Warnagiris is charged with assaulting an officer, civil disorder, obstruction of the U.S. Congress, aiding and abetting in the obstruction of Congress, entering a restricted building without authority, disorderly conduct in a restricted building, physical violence in a restricted building, disorderly conduct at the U.S. Capitol, physical violence at the Capitol and demonstrating in the Capitol.
Warnagiris has pleaded not guilty to all charges, which could cumulatively carry more than 49 years in jail.
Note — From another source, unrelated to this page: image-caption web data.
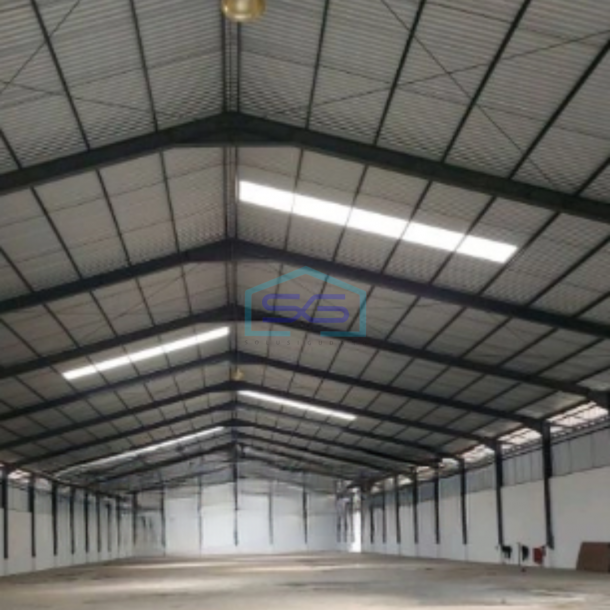 Disewakan Gudang Luas Bangunan  5274 m² Lokasi Bebas Banjir Siap Huni di Surabaya-1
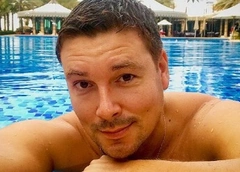 Чуев оказывает знаки внимания «клону» Африкантовой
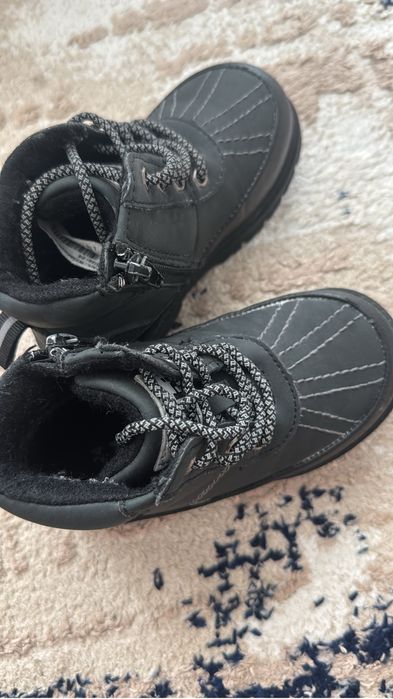 Детская обувь ботинки крассовки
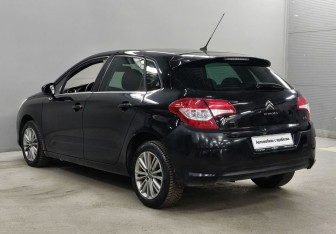 Подержанный автомобиль Citroen C4 Hatchback 2011 года (7 фото)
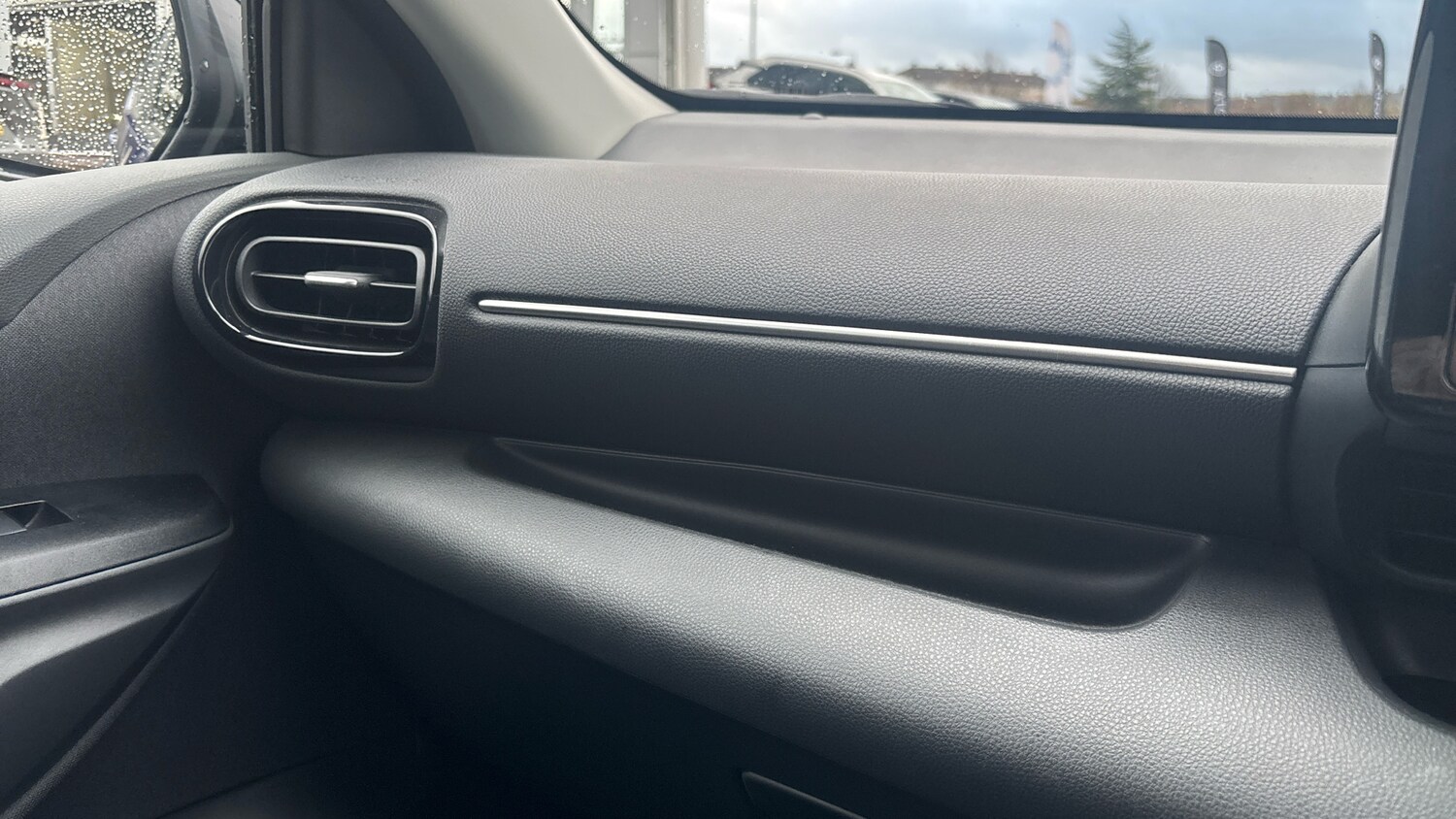 Used Toyota Yaris 2025 for sale - 76706267: Photo 40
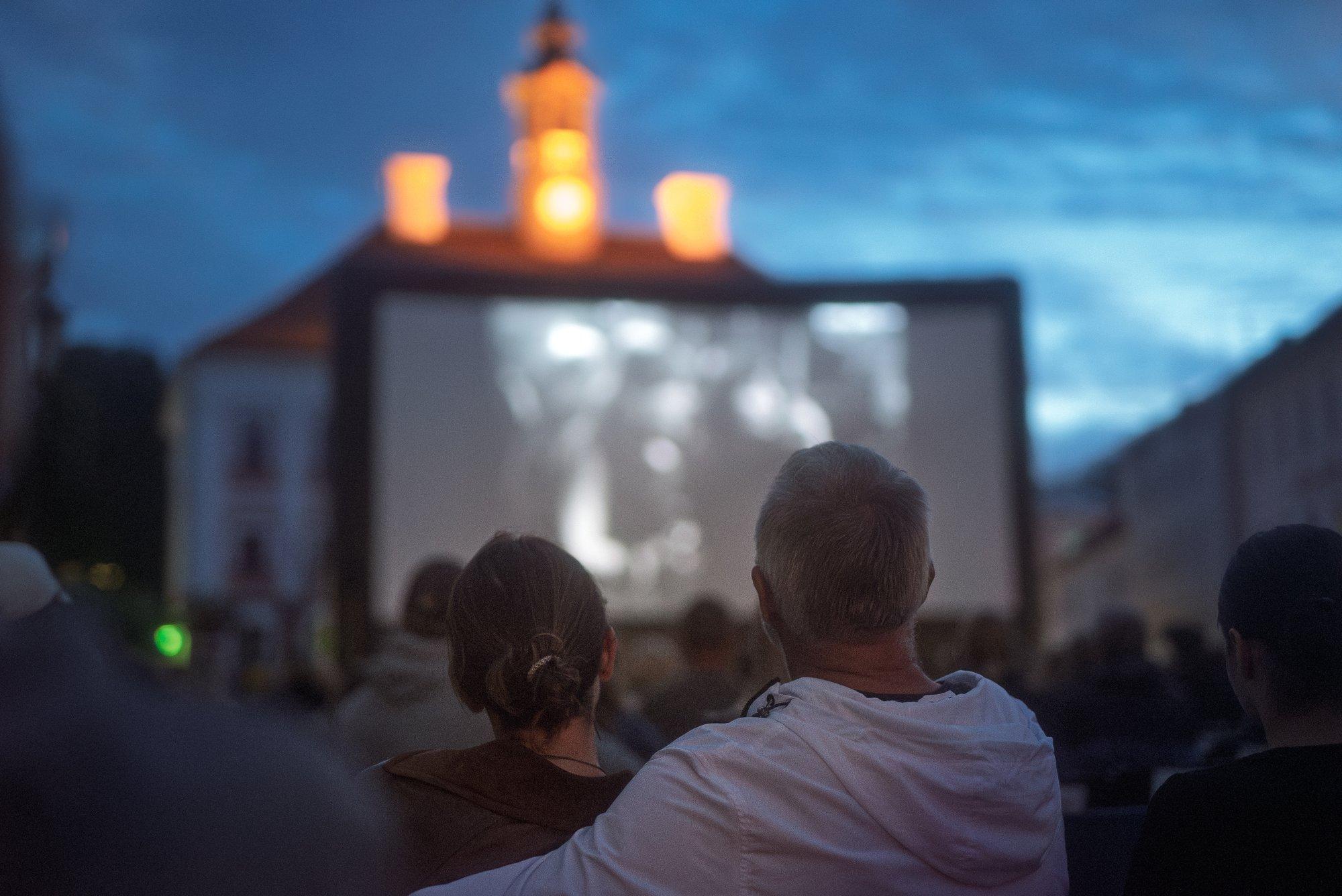 ARVUSTUS | Tartuff näitas taas, mis armastuse sisse mahub, ja jahmatas nostalgiaga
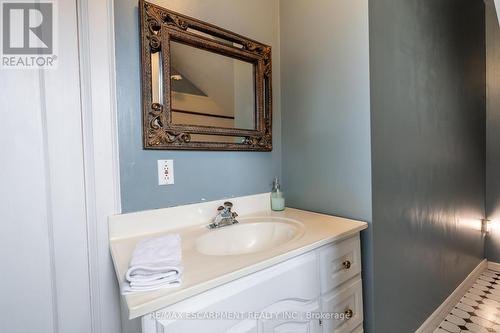 53 Tuxedo Avenue S, Hamilton, ON - Indoor Photo Showing Bathroom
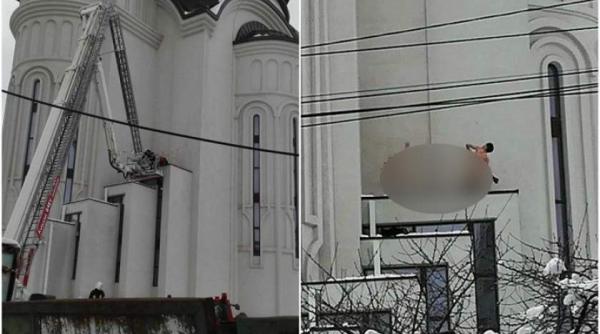 imagini teribile in suceava un barbat s a urcat gol pusca pe catedrala amenintand ca se arunca in gol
He is the highest-ranking active-duty military officer charged in the insurrection, according to The Intercept.
The FBI has said that Warnagiris “violently entered the Capitol on Jan. 6, after pushing through a line of police officers guarding the East Rotunda doors.”
Warnagiris’ attorney, Maria Medvin, has asked for the case to be suspended and the obstruction of an official proceeding charge to be dismissed based on a ruling in a separate Jan. 6 case.
The ruling in question from U.S. District Judge Carl Nichols said that the Justice Department cannot charge Jan. 6 defendants with obstructing Congress’s certification of President Biden’s 2020 election victory unless the defendants tampered with official documents or records in the attack, according to The Washington Post.
That ruling was in the case of Garret Miller, of Texas, who pleaded guilty to nine criminal charges on Thursday but will face a trial on two more charges starting Friday.
Nichols’ highly technical ruling broke with at least seven other federal trial judges, including Friedman, who have ruled in favor of the Justice Department’s interpretation of the law, the Post reported.
“He’s the only judge that’s taken that opinion,” Friedman said Wednesday.
Federal prosecutors have appealed Nichols’ ruling, and the U.S. Court of Appeals will hear arguments this month.
Friedman offered his opinion on Medvin’s motion and said he could make a ruling during Wednesday’s hearing, but Medvin requested the ruling be reserved until a later hearing.
“I have no reason to think there’s anything you’d say that would change my mind,” Friedman said. “I can’t imagine the Court of Appeals would disagree with me and agree with Judge Nichols.”
Friedman agreed to hold off his ruling until the next hearing, which was scheduled virtually for 10 a.m. Feb. 24.